Palaquium sericeum
- Conservation status: Least Concern (IUCN 3.1)

Scientific classification
- Kingdom: Plantae
- Clade: Tracheophytes
- Clade: Angiosperms
- Clade: Eudicots
- Clade: Asterids
- Order: Ericales
- Family: Sapotaceae
- Genus: Palaquium
- Species: P. sericeum
- Binomial name: Palaquium sericeum H.J.Lam

= Palaquium sericeum =

- Genus: Palaquium
- Species: sericeum
- Authority: H.J.Lam
- Conservation status: LC

Species of flowering plant

Palaquium sericeum is a species of tree in the family Sapotaceae. The specific epithet sericeum means 'silky', referring to the indumentum.

==Description==
Palaquium sericeum grows up to 22 m tall. The bark is reddish brown. Inflorescences bear up to 20 flowers. The fruits are round or ellipsoid, up to 2.7 cm long.
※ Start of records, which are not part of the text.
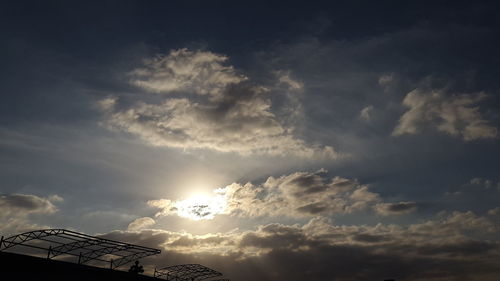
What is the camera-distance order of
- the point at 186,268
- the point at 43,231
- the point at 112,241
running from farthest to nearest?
the point at 186,268 → the point at 112,241 → the point at 43,231

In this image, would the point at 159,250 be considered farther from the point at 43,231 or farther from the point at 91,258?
the point at 43,231

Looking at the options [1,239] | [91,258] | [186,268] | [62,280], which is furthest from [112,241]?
[186,268]

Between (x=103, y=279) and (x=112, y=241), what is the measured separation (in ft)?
11.3

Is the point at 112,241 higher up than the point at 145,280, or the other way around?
the point at 112,241

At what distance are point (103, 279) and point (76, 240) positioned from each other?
4.42m

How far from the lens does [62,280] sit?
102 ft

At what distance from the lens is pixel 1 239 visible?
30844 millimetres

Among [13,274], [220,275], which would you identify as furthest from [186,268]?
[13,274]

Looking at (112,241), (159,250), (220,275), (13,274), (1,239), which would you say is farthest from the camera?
(220,275)

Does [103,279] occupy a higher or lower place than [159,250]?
lower

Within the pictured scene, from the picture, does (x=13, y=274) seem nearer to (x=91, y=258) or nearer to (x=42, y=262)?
(x=42, y=262)

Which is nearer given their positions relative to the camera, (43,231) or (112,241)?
(43,231)

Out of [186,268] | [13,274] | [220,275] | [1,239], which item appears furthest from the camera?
[220,275]

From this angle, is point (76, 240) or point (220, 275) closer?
point (76, 240)
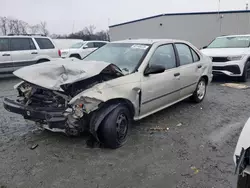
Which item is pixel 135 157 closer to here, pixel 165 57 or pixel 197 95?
pixel 165 57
==Distribution and habitat==
Palaquium sericeum is endemic to Borneo. Its habitat is mainly in lowland forests, primarily mixed dipterocarp forest.

==Conservation==
Palaquium sericeum has been assessed as least-concern on the IUCN Red List. The species' habitat is threatened by logging and by conversion of land for palm oil plantations. The species is present in some protected areas, including Kayan Mentarang National Park in North Kalimantan province.